Session Persistence: In certain scenarios, load balancers need to maintain session persistence, ensuring that subsequent requests from the same client are directed to the same backend server. NFS can be used to store session data shared among load balancer nodes. By storing session information in a shared NFS directory, all nodes can access and update session data as needed, ensuring seamless session persistence across the load balancer cluster.
Dynamic Content Caching: Load balancers often employ caching mechanisms to improve performance by serving cached content directly to clients without forwarding requests to backend servers. NFS can be used to store cached content shared among load balancer nodes.

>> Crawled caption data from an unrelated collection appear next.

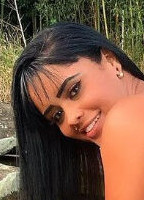SAMANTHA SANTIAGO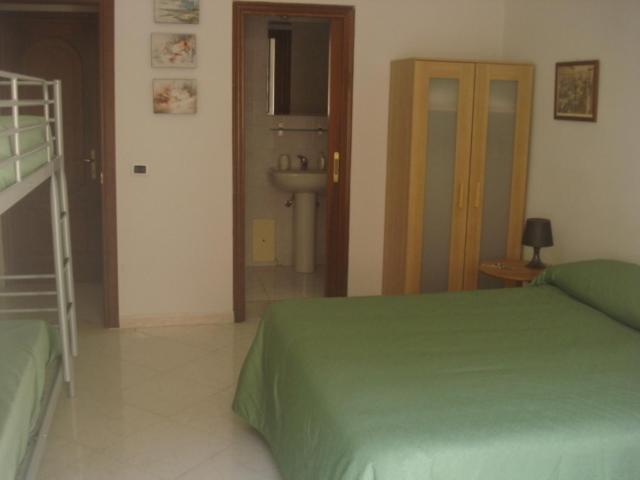 Bed and breakfast Cinquestelle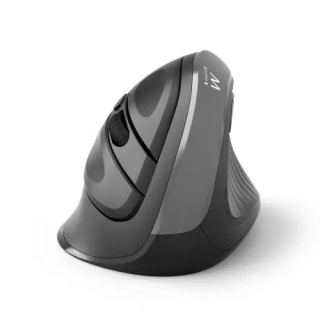 MOUSE WIRELESS VERTICALE ERGONOMICO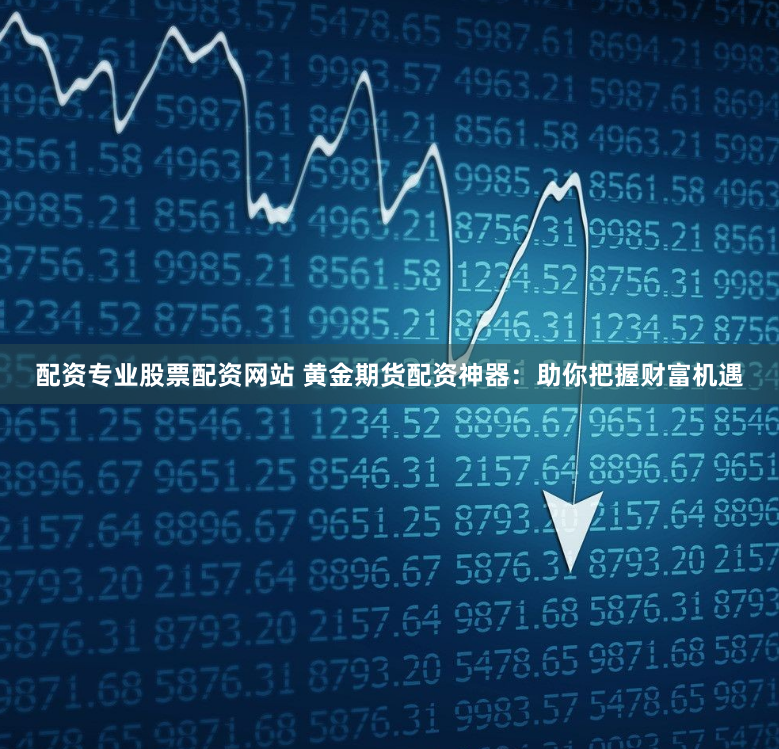 配资专业股票配资网站 黄金期货配资神器:助你把握财富机遇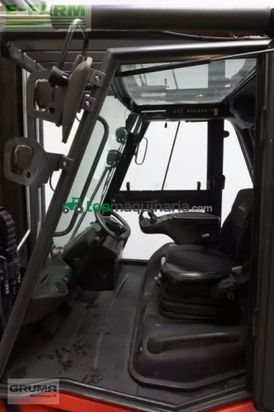 Elevadora - Linde - h 80 d/900 evo 396-03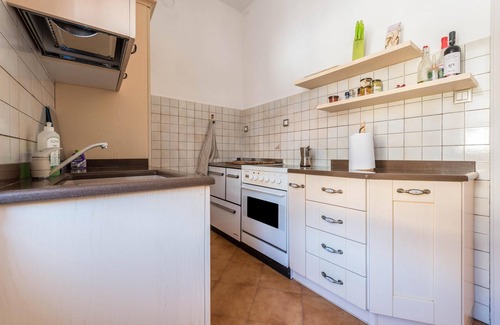 Torbole sul Garda Apartment | Apartment "Casa Forni" with Mountain View & Wi-Fi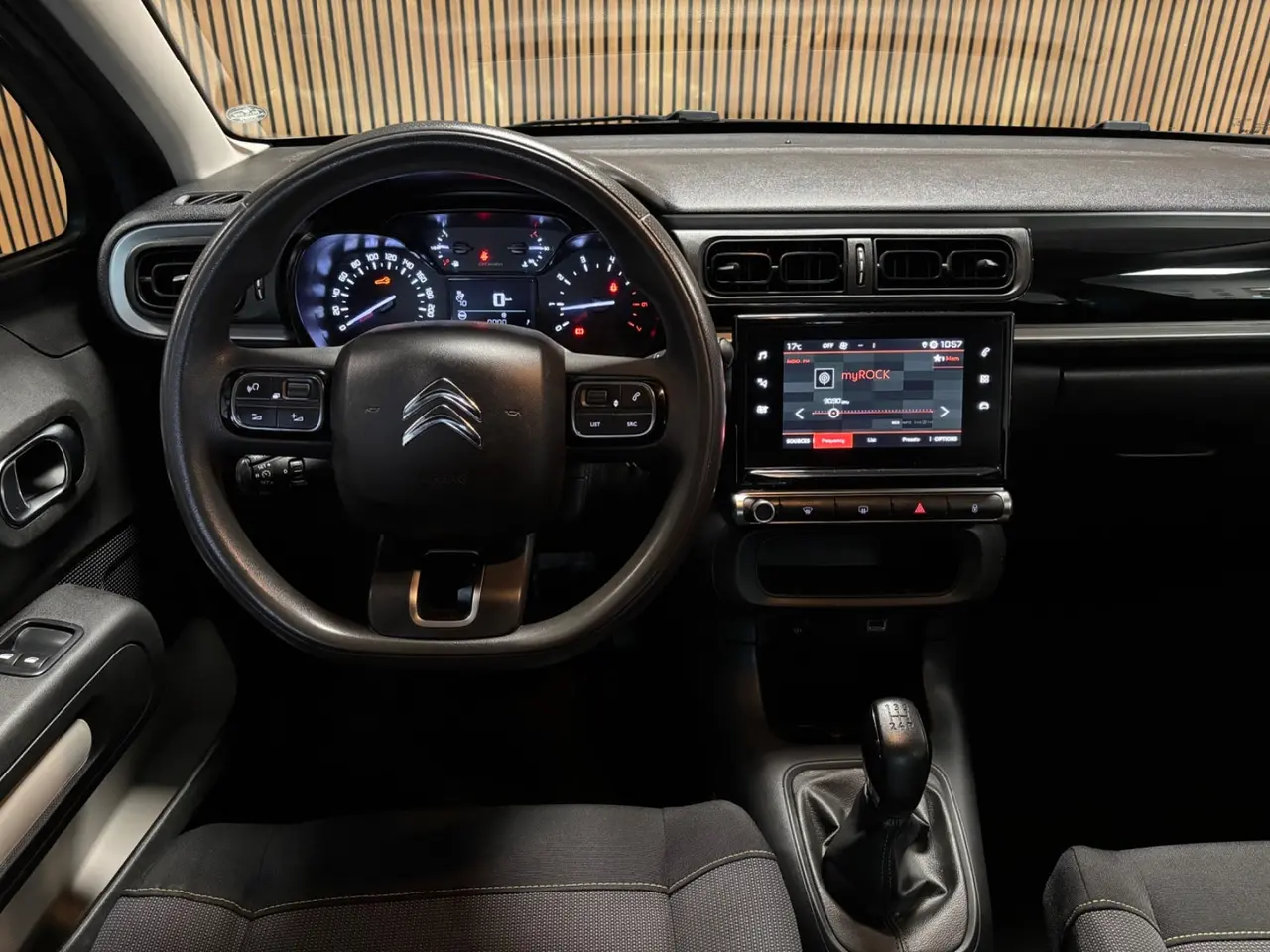 Billede 8 - Citroën C3 1,2 PureTech 82 Cool Van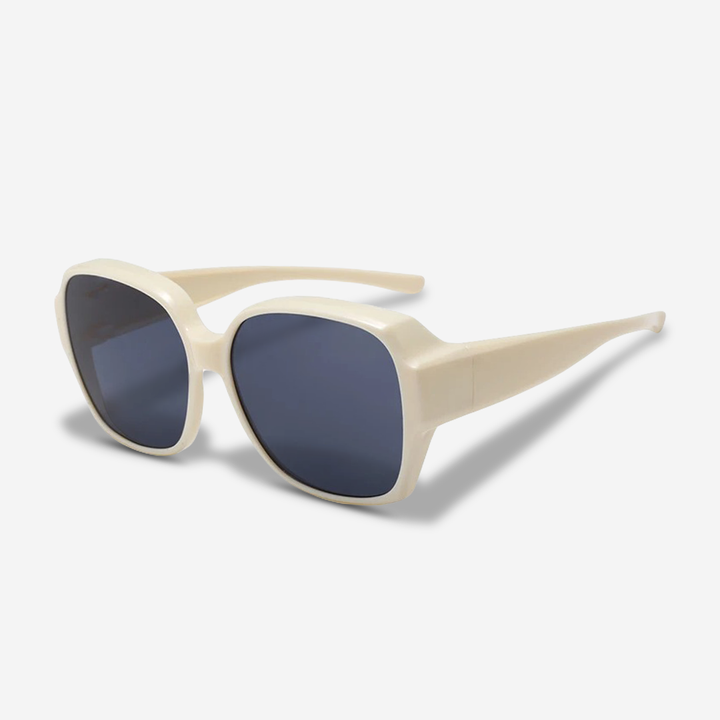 Snap-On Sunglasses for Glasses Wearers – ClipRay | Stornfield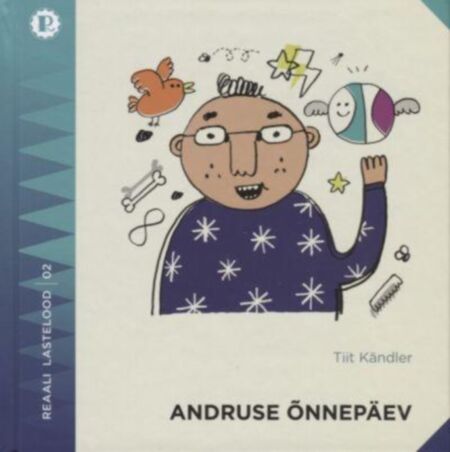 Andruse õnnepäev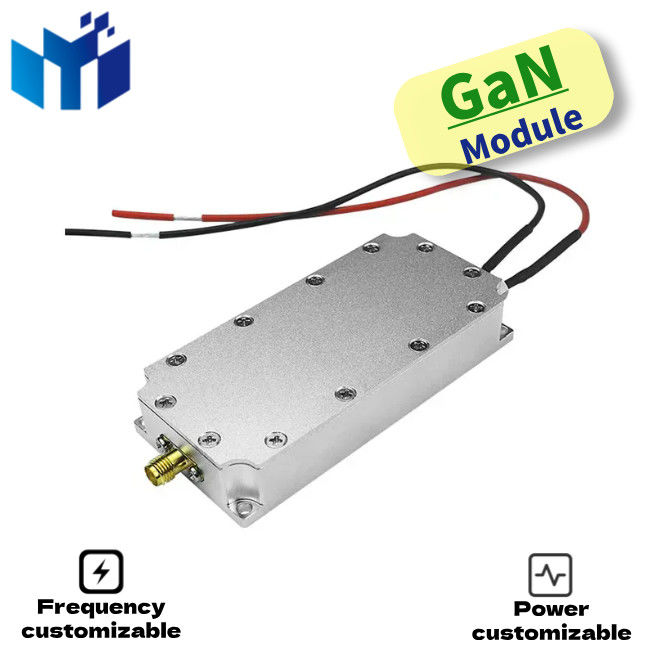 2.4G 5.8G 1.5G UAV Drone GPSL1 GPSL2 Signal Jammer Module Manufacturers Suppliers Wholesale Factory in stock China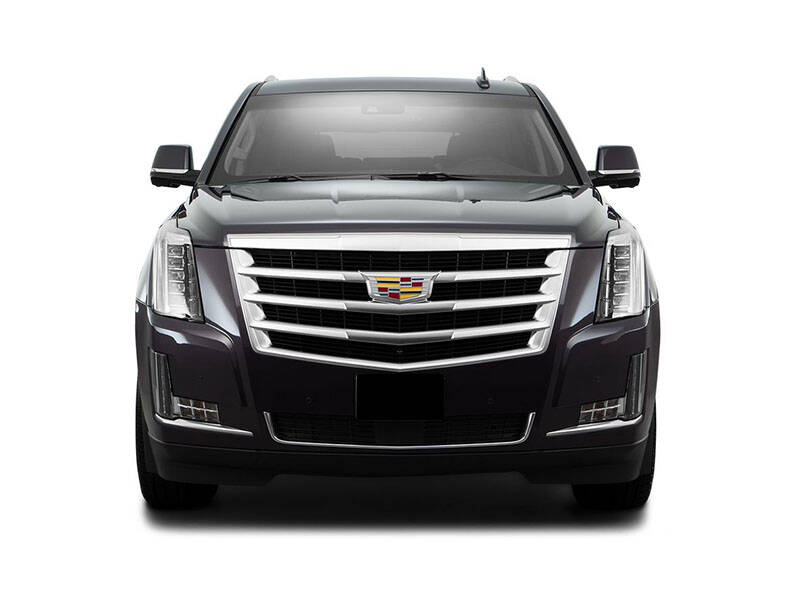 كاديلاك إسكاليد الخارجية 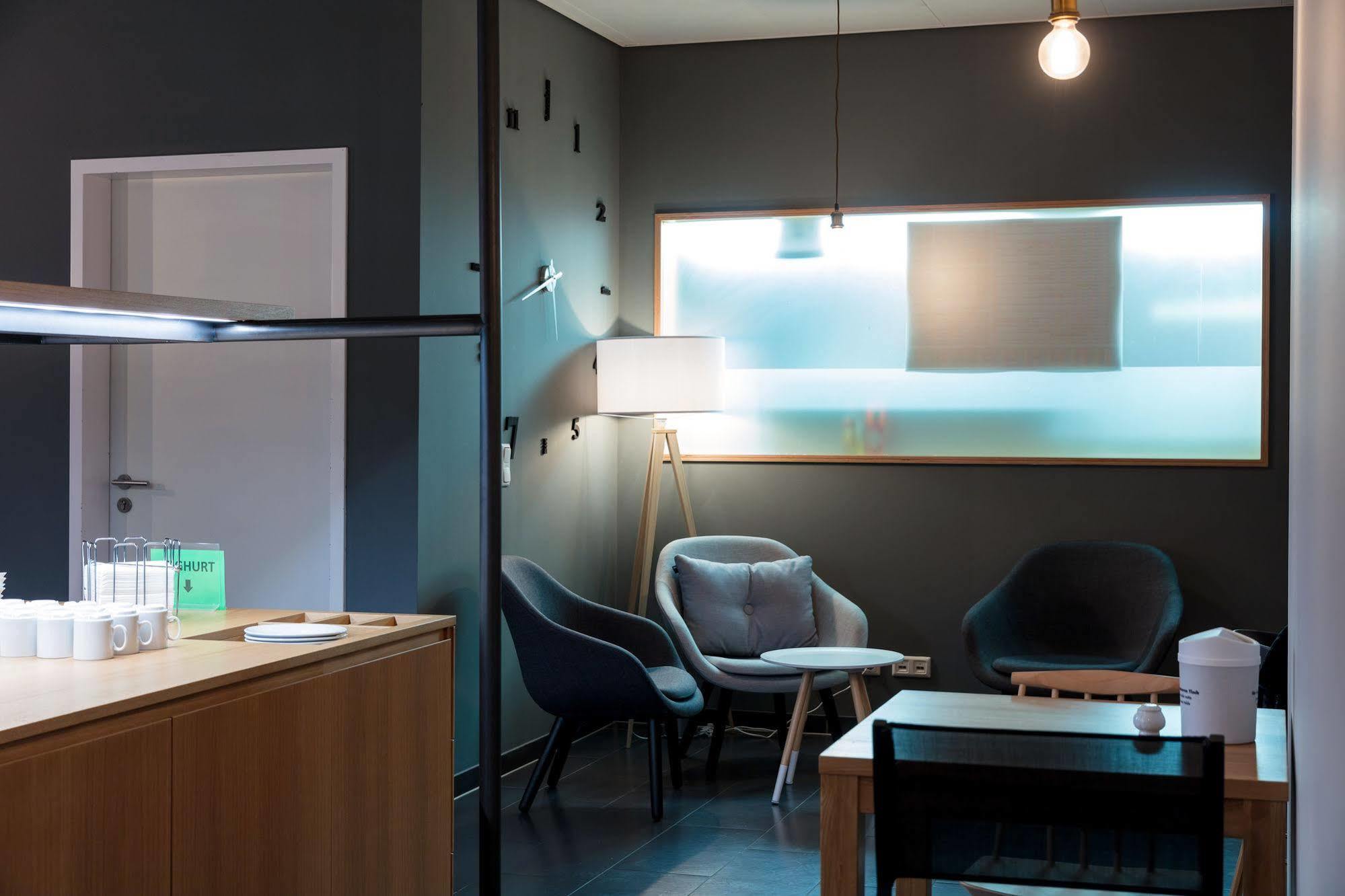 Mk Monteurzimmer 3*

By storing cached content in a shared NFS directory, all nodes can access and serve cached content, improving performance and reducing load on backend servers.
SSL/TLS Certificate Management: Load balancers often terminate SSL/TLS connections and require SSL/TLS certificates for secure communication with clients. NFS can be used to store SSL/TLS certificates centrally, allowing all load balancer nodes to access and use the same set of certificates. This simplifies certificate management and ensures consistent encryption across the load balancer cluster.
Logging and Monitoring: Load balancers generate log files and monitoring data that are critical for troubleshooting, performance analysis, and security auditing. NFS can be used to store log files and monitoring data centrally, allowing all nodes to write log entries and monitoring data to a shared NFS directory. This centralizes logging and monitoring data, making it easier to analyze and manage, and ensuring that data is not lost if individual nodes fail.
By leveraging NFS for shared storage, Linux load balancers can achieve improved scalability, reliability, and manageability in production environments, ensuring consistent performance and high availability for distributed applications and services.
How to setup NFS in RELIANOID load balancers #
To set up NFS on a RELIANOID Load Balancers Enterprise version v6, based on Debian Linux Buster, follow these steps. Note that these packages are not included by default in RELIANOID repositories, so external packages are needed to be installed.
1. Create a Directory for Package Storage. Log in to your load balancer and create a directory to store the downloaded packages:
root@ee-noid:~# mkdir -p /opt/nfs
2. Download NFS and Dependencies. Download the following Debian packages:
nfs-common
rpcbind
libevent-2.1-6
libnfsidmap2
keyutils
libtirpc3
libtirpc-common
Upload those packages in the load balancer at /opt/nfs .
3. Install Packages. Install the downloaded packages using the dpkg command:
root@ee-noid:~# dpkg -i /opt/nfs/*.deb
4. Remove Downloaded Packages. Remove the downloaded Debian packages to clean up disk space:
root@ee-noid:~# rm -rf /opt/nfs
5. Mount NFS Share. Mount the NFS share using the mount command:
root@ee-noid:~# mkdir -p /mnt/<mount_point> root@ee-noid:~# mount <nfs_server>:/<nfs_folder> /mnt/<mount_point>
Replace <nfs_server> with the NFS server’s IP address or hostname, <nfs_folder> with the shared folder on the NFS server, and <mount_point> with the desired mount point on the load balancer.
5. Automatically Mount and Unmount NFS Share. To automatically mount the NFS share on boot, you can add an entry to the /etc/fstab file:
<nfs_server>:/<nfs_folder> /mnt/<mount_point> nfs defaults 0 0
These steps will set up NFS on your RELIANOID Load Balancers Enterprise v6 running Debian Linux Buster, allowing you to share files and directories across your network. Additionally, the automatic mount and unmount configurations ensure that the NFS share is managed seamlessly during system boot and shutdown.